■ Your objective: Write out the data below in full. Keep it exact.

■ Excerpted records:
● ● ● ● ● ● ●
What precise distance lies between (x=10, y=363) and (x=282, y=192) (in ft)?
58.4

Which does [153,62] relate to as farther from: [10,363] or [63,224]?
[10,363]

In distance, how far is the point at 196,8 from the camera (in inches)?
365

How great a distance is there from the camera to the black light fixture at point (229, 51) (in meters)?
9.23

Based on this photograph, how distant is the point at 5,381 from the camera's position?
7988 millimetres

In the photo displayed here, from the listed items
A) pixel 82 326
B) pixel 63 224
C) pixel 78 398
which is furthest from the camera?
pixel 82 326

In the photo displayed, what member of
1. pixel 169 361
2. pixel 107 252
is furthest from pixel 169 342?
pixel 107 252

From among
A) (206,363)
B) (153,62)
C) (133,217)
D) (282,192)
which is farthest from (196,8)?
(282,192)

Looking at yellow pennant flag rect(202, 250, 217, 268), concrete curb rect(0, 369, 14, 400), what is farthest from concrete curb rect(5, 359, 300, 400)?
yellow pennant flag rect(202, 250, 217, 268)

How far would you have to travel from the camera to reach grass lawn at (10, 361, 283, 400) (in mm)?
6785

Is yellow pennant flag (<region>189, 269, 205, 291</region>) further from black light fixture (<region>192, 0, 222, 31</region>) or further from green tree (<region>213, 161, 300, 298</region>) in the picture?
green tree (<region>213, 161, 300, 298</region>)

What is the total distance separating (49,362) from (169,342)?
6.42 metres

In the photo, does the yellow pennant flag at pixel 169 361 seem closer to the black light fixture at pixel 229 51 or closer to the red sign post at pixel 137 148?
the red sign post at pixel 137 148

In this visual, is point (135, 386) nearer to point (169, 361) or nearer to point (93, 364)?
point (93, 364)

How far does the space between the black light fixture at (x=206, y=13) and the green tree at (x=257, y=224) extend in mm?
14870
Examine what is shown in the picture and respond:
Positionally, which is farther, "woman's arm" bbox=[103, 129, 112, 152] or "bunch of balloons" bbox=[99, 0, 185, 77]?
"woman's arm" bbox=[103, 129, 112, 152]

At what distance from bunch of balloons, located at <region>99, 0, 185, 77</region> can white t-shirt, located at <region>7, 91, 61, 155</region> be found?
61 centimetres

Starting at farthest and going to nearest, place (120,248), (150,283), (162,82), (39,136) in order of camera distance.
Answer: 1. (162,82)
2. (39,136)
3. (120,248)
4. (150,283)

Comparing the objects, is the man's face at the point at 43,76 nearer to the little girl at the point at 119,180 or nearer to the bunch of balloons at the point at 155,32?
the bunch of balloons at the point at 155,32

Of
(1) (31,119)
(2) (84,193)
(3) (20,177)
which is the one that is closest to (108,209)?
● ● ● ● ● ● ●
■ Result for this task:
What precise distance lies between (x=10, y=363) and (x=282, y=192) (in ft)?
58.4

Which does [153,62] relate to as farther from: [10,363] or [63,224]?
[10,363]

In distance, how far is the point at 196,8 from the camera (in inches)?
365

How great a distance is there from the camera to the black light fixture at point (229, 51) (in meters)?
9.23

Based on this photograph, how distant is the point at 5,381 from the camera's position?
7988 millimetres

In the photo displayed here, from the listed items
A) pixel 82 326
B) pixel 63 224
C) pixel 78 398
which is furthest from the camera?
pixel 82 326

In the photo displayed, what member of
1. pixel 169 361
2. pixel 107 252
is furthest from pixel 169 342?
pixel 107 252

From among
A) (206,363)
B) (153,62)
C) (133,217)
D) (282,192)
which is farthest from (196,8)?
(282,192)

Looking at yellow pennant flag rect(202, 250, 217, 268), concrete curb rect(0, 369, 14, 400), what is farthest from concrete curb rect(5, 359, 300, 400)?
yellow pennant flag rect(202, 250, 217, 268)

How far would you have to travel from the camera to reach grass lawn at (10, 361, 283, 400) (in mm)?
6785

Is yellow pennant flag (<region>189, 269, 205, 291</region>) further from black light fixture (<region>192, 0, 222, 31</region>) or further from green tree (<region>213, 161, 300, 298</region>) in the picture?
green tree (<region>213, 161, 300, 298</region>)

What is the total distance separating (49,362) from (169,342)?
6.42 metres

In the photo, does the yellow pennant flag at pixel 169 361 seem closer to the black light fixture at pixel 229 51 or closer to the red sign post at pixel 137 148?
the red sign post at pixel 137 148

In this visual, is point (135, 386) nearer to point (169, 361) or nearer to point (93, 364)?
point (93, 364)

How far does the space between the black light fixture at (x=206, y=13) and the green tree at (x=257, y=224) extend in mm?
14870
Examine what is shown in the picture and respond:
Positionally, which is farther, "woman's arm" bbox=[103, 129, 112, 152] or "bunch of balloons" bbox=[99, 0, 185, 77]?
"woman's arm" bbox=[103, 129, 112, 152]

At what distance from bunch of balloons, located at <region>99, 0, 185, 77</region> can white t-shirt, located at <region>7, 91, 61, 155</region> be found?
61 centimetres

Starting at farthest and going to nearest, place (120,248), (150,283), (162,82), (39,136) in order of camera distance.
Answer: 1. (162,82)
2. (39,136)
3. (120,248)
4. (150,283)

Comparing the objects, is the man's face at the point at 43,76 nearer to the little girl at the point at 119,180 or nearer to the bunch of balloons at the point at 155,32?
the bunch of balloons at the point at 155,32

Of
(1) (31,119)
(2) (84,193)
(3) (20,177)
which is the one that is closest to (108,209)?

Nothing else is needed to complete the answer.